- TASK TO COMPLETE
Pull out every line in the items below that contains the string "instances", and copy each one in full.

----

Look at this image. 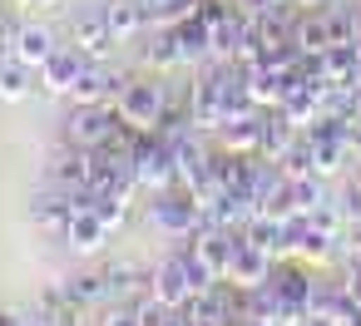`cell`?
<instances>
[{
    "label": "cell",
    "instance_id": "836d02e7",
    "mask_svg": "<svg viewBox=\"0 0 361 326\" xmlns=\"http://www.w3.org/2000/svg\"><path fill=\"white\" fill-rule=\"evenodd\" d=\"M356 40H361V0H356Z\"/></svg>",
    "mask_w": 361,
    "mask_h": 326
},
{
    "label": "cell",
    "instance_id": "e575fe53",
    "mask_svg": "<svg viewBox=\"0 0 361 326\" xmlns=\"http://www.w3.org/2000/svg\"><path fill=\"white\" fill-rule=\"evenodd\" d=\"M346 262H351V267H361V252H351V257H346Z\"/></svg>",
    "mask_w": 361,
    "mask_h": 326
},
{
    "label": "cell",
    "instance_id": "7402d4cb",
    "mask_svg": "<svg viewBox=\"0 0 361 326\" xmlns=\"http://www.w3.org/2000/svg\"><path fill=\"white\" fill-rule=\"evenodd\" d=\"M40 84V75L25 65V60H0V104H20V99H30V89Z\"/></svg>",
    "mask_w": 361,
    "mask_h": 326
},
{
    "label": "cell",
    "instance_id": "d6a6232c",
    "mask_svg": "<svg viewBox=\"0 0 361 326\" xmlns=\"http://www.w3.org/2000/svg\"><path fill=\"white\" fill-rule=\"evenodd\" d=\"M267 6H292V0H252V11H267Z\"/></svg>",
    "mask_w": 361,
    "mask_h": 326
},
{
    "label": "cell",
    "instance_id": "4dcf8cb0",
    "mask_svg": "<svg viewBox=\"0 0 361 326\" xmlns=\"http://www.w3.org/2000/svg\"><path fill=\"white\" fill-rule=\"evenodd\" d=\"M16 6H25V11H45V6H55V0H16Z\"/></svg>",
    "mask_w": 361,
    "mask_h": 326
},
{
    "label": "cell",
    "instance_id": "277c9868",
    "mask_svg": "<svg viewBox=\"0 0 361 326\" xmlns=\"http://www.w3.org/2000/svg\"><path fill=\"white\" fill-rule=\"evenodd\" d=\"M114 104H119L124 124H134V129H154L159 114H164V104H169V84H159V80H129V84L119 89Z\"/></svg>",
    "mask_w": 361,
    "mask_h": 326
},
{
    "label": "cell",
    "instance_id": "4316f807",
    "mask_svg": "<svg viewBox=\"0 0 361 326\" xmlns=\"http://www.w3.org/2000/svg\"><path fill=\"white\" fill-rule=\"evenodd\" d=\"M277 168H282V178H307V173H317V163H312V139L297 134V139L287 144V153L277 158Z\"/></svg>",
    "mask_w": 361,
    "mask_h": 326
},
{
    "label": "cell",
    "instance_id": "9a60e30c",
    "mask_svg": "<svg viewBox=\"0 0 361 326\" xmlns=\"http://www.w3.org/2000/svg\"><path fill=\"white\" fill-rule=\"evenodd\" d=\"M154 296L164 301V306H188L198 291H193V282H188V272H183V262H178V252H169L159 267H154Z\"/></svg>",
    "mask_w": 361,
    "mask_h": 326
},
{
    "label": "cell",
    "instance_id": "ba28073f",
    "mask_svg": "<svg viewBox=\"0 0 361 326\" xmlns=\"http://www.w3.org/2000/svg\"><path fill=\"white\" fill-rule=\"evenodd\" d=\"M104 277H109V296H119V301H129V306H139V301L154 296V267H139V262H109Z\"/></svg>",
    "mask_w": 361,
    "mask_h": 326
},
{
    "label": "cell",
    "instance_id": "f546056e",
    "mask_svg": "<svg viewBox=\"0 0 361 326\" xmlns=\"http://www.w3.org/2000/svg\"><path fill=\"white\" fill-rule=\"evenodd\" d=\"M297 11H322V6H331V0H292Z\"/></svg>",
    "mask_w": 361,
    "mask_h": 326
},
{
    "label": "cell",
    "instance_id": "e0dca14e",
    "mask_svg": "<svg viewBox=\"0 0 361 326\" xmlns=\"http://www.w3.org/2000/svg\"><path fill=\"white\" fill-rule=\"evenodd\" d=\"M104 20H109V30L124 45V40H134V35H144L154 25V11L144 6V0H104Z\"/></svg>",
    "mask_w": 361,
    "mask_h": 326
},
{
    "label": "cell",
    "instance_id": "4fadbf2b",
    "mask_svg": "<svg viewBox=\"0 0 361 326\" xmlns=\"http://www.w3.org/2000/svg\"><path fill=\"white\" fill-rule=\"evenodd\" d=\"M30 218L45 227V232H60L65 237V227H70V218H75V193H65V188H40L35 198H30Z\"/></svg>",
    "mask_w": 361,
    "mask_h": 326
},
{
    "label": "cell",
    "instance_id": "cb8c5ba5",
    "mask_svg": "<svg viewBox=\"0 0 361 326\" xmlns=\"http://www.w3.org/2000/svg\"><path fill=\"white\" fill-rule=\"evenodd\" d=\"M60 287H65L80 306H104V301H114V296H109V277H104V267H99V272H75V277H65Z\"/></svg>",
    "mask_w": 361,
    "mask_h": 326
},
{
    "label": "cell",
    "instance_id": "6da1fadb",
    "mask_svg": "<svg viewBox=\"0 0 361 326\" xmlns=\"http://www.w3.org/2000/svg\"><path fill=\"white\" fill-rule=\"evenodd\" d=\"M149 218H154V227H159L169 242H183V237H193V232L203 227V203H198L193 188L169 183V188L149 193Z\"/></svg>",
    "mask_w": 361,
    "mask_h": 326
},
{
    "label": "cell",
    "instance_id": "d4e9b609",
    "mask_svg": "<svg viewBox=\"0 0 361 326\" xmlns=\"http://www.w3.org/2000/svg\"><path fill=\"white\" fill-rule=\"evenodd\" d=\"M322 75H326L331 84H351V80L361 75L356 45H331V50H322Z\"/></svg>",
    "mask_w": 361,
    "mask_h": 326
},
{
    "label": "cell",
    "instance_id": "2e32d148",
    "mask_svg": "<svg viewBox=\"0 0 361 326\" xmlns=\"http://www.w3.org/2000/svg\"><path fill=\"white\" fill-rule=\"evenodd\" d=\"M65 242H70V252L94 257V252L109 242V222H104L99 213H90V208H75V218H70V227H65Z\"/></svg>",
    "mask_w": 361,
    "mask_h": 326
},
{
    "label": "cell",
    "instance_id": "7c38bea8",
    "mask_svg": "<svg viewBox=\"0 0 361 326\" xmlns=\"http://www.w3.org/2000/svg\"><path fill=\"white\" fill-rule=\"evenodd\" d=\"M183 99H188V119H193V129H198V134H218V129H223L228 109H223L218 89H213V84H208L203 75H198V80L188 84V94H183Z\"/></svg>",
    "mask_w": 361,
    "mask_h": 326
},
{
    "label": "cell",
    "instance_id": "44dd1931",
    "mask_svg": "<svg viewBox=\"0 0 361 326\" xmlns=\"http://www.w3.org/2000/svg\"><path fill=\"white\" fill-rule=\"evenodd\" d=\"M144 65L154 70H183V55H178V35L173 25H149V40H144Z\"/></svg>",
    "mask_w": 361,
    "mask_h": 326
},
{
    "label": "cell",
    "instance_id": "5b68a950",
    "mask_svg": "<svg viewBox=\"0 0 361 326\" xmlns=\"http://www.w3.org/2000/svg\"><path fill=\"white\" fill-rule=\"evenodd\" d=\"M70 45H75L85 60H109V55H114L119 35L109 30V20H104V6H99V11H80V15L70 20Z\"/></svg>",
    "mask_w": 361,
    "mask_h": 326
},
{
    "label": "cell",
    "instance_id": "ac0fdd59",
    "mask_svg": "<svg viewBox=\"0 0 361 326\" xmlns=\"http://www.w3.org/2000/svg\"><path fill=\"white\" fill-rule=\"evenodd\" d=\"M55 50H60V40H55V30H50V25H40V20H20V35H16V60H25L30 70H40Z\"/></svg>",
    "mask_w": 361,
    "mask_h": 326
},
{
    "label": "cell",
    "instance_id": "30bf717a",
    "mask_svg": "<svg viewBox=\"0 0 361 326\" xmlns=\"http://www.w3.org/2000/svg\"><path fill=\"white\" fill-rule=\"evenodd\" d=\"M173 35H178V55H183V70H198L213 60V25L198 20V15H183L173 20Z\"/></svg>",
    "mask_w": 361,
    "mask_h": 326
},
{
    "label": "cell",
    "instance_id": "3957f363",
    "mask_svg": "<svg viewBox=\"0 0 361 326\" xmlns=\"http://www.w3.org/2000/svg\"><path fill=\"white\" fill-rule=\"evenodd\" d=\"M124 114L119 104H75L65 114V144H80V149H99L119 134Z\"/></svg>",
    "mask_w": 361,
    "mask_h": 326
},
{
    "label": "cell",
    "instance_id": "603a6c76",
    "mask_svg": "<svg viewBox=\"0 0 361 326\" xmlns=\"http://www.w3.org/2000/svg\"><path fill=\"white\" fill-rule=\"evenodd\" d=\"M292 45L302 55H322L331 50V30H326V11H302L297 25H292Z\"/></svg>",
    "mask_w": 361,
    "mask_h": 326
},
{
    "label": "cell",
    "instance_id": "83f0119b",
    "mask_svg": "<svg viewBox=\"0 0 361 326\" xmlns=\"http://www.w3.org/2000/svg\"><path fill=\"white\" fill-rule=\"evenodd\" d=\"M16 35H20V20L0 11V60H11V55H16Z\"/></svg>",
    "mask_w": 361,
    "mask_h": 326
},
{
    "label": "cell",
    "instance_id": "8992f818",
    "mask_svg": "<svg viewBox=\"0 0 361 326\" xmlns=\"http://www.w3.org/2000/svg\"><path fill=\"white\" fill-rule=\"evenodd\" d=\"M124 84H129V75L109 70L104 60H85V70H80V80H75V89H70V99H75V104H114Z\"/></svg>",
    "mask_w": 361,
    "mask_h": 326
},
{
    "label": "cell",
    "instance_id": "52a82bcc",
    "mask_svg": "<svg viewBox=\"0 0 361 326\" xmlns=\"http://www.w3.org/2000/svg\"><path fill=\"white\" fill-rule=\"evenodd\" d=\"M272 267H277V257L262 252V247H252V242L238 232V247H233V262H228V282H238V287H262V282L272 277Z\"/></svg>",
    "mask_w": 361,
    "mask_h": 326
},
{
    "label": "cell",
    "instance_id": "ffe728a7",
    "mask_svg": "<svg viewBox=\"0 0 361 326\" xmlns=\"http://www.w3.org/2000/svg\"><path fill=\"white\" fill-rule=\"evenodd\" d=\"M257 129H262V109H243V114L223 119L218 144L223 149H238V153H257Z\"/></svg>",
    "mask_w": 361,
    "mask_h": 326
},
{
    "label": "cell",
    "instance_id": "1f68e13d",
    "mask_svg": "<svg viewBox=\"0 0 361 326\" xmlns=\"http://www.w3.org/2000/svg\"><path fill=\"white\" fill-rule=\"evenodd\" d=\"M0 326H20V311H0Z\"/></svg>",
    "mask_w": 361,
    "mask_h": 326
},
{
    "label": "cell",
    "instance_id": "8fae6325",
    "mask_svg": "<svg viewBox=\"0 0 361 326\" xmlns=\"http://www.w3.org/2000/svg\"><path fill=\"white\" fill-rule=\"evenodd\" d=\"M80 70H85V55H80L75 45H60L35 75H40V89H45V94H70L75 80H80Z\"/></svg>",
    "mask_w": 361,
    "mask_h": 326
},
{
    "label": "cell",
    "instance_id": "9c48e42d",
    "mask_svg": "<svg viewBox=\"0 0 361 326\" xmlns=\"http://www.w3.org/2000/svg\"><path fill=\"white\" fill-rule=\"evenodd\" d=\"M45 178H50L55 188H65V193L85 188V183H90V149H80V144H60V149L50 153Z\"/></svg>",
    "mask_w": 361,
    "mask_h": 326
},
{
    "label": "cell",
    "instance_id": "d590c367",
    "mask_svg": "<svg viewBox=\"0 0 361 326\" xmlns=\"http://www.w3.org/2000/svg\"><path fill=\"white\" fill-rule=\"evenodd\" d=\"M356 60H361V40H356Z\"/></svg>",
    "mask_w": 361,
    "mask_h": 326
},
{
    "label": "cell",
    "instance_id": "d6986e66",
    "mask_svg": "<svg viewBox=\"0 0 361 326\" xmlns=\"http://www.w3.org/2000/svg\"><path fill=\"white\" fill-rule=\"evenodd\" d=\"M297 134H302V129H297V124H292L282 109H262V129H257V158H272V163H277Z\"/></svg>",
    "mask_w": 361,
    "mask_h": 326
},
{
    "label": "cell",
    "instance_id": "5bb4252c",
    "mask_svg": "<svg viewBox=\"0 0 361 326\" xmlns=\"http://www.w3.org/2000/svg\"><path fill=\"white\" fill-rule=\"evenodd\" d=\"M35 316H40V326H85V306H80L60 282L40 287V296H35Z\"/></svg>",
    "mask_w": 361,
    "mask_h": 326
},
{
    "label": "cell",
    "instance_id": "484cf974",
    "mask_svg": "<svg viewBox=\"0 0 361 326\" xmlns=\"http://www.w3.org/2000/svg\"><path fill=\"white\" fill-rule=\"evenodd\" d=\"M287 188H292V213H317L331 193H326V178H317V173H307V178H287Z\"/></svg>",
    "mask_w": 361,
    "mask_h": 326
},
{
    "label": "cell",
    "instance_id": "7a4b0ae2",
    "mask_svg": "<svg viewBox=\"0 0 361 326\" xmlns=\"http://www.w3.org/2000/svg\"><path fill=\"white\" fill-rule=\"evenodd\" d=\"M134 183L144 193H159V188L178 183V149L169 139H159L154 129H144L139 144H134Z\"/></svg>",
    "mask_w": 361,
    "mask_h": 326
},
{
    "label": "cell",
    "instance_id": "f1b7e54d",
    "mask_svg": "<svg viewBox=\"0 0 361 326\" xmlns=\"http://www.w3.org/2000/svg\"><path fill=\"white\" fill-rule=\"evenodd\" d=\"M104 326H144V321H139V306L119 301V306H109V311H104Z\"/></svg>",
    "mask_w": 361,
    "mask_h": 326
}]
</instances>
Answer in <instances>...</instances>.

----

- REPLY TO THE TASK
<instances>
</instances>
Answer in <instances>...</instances>.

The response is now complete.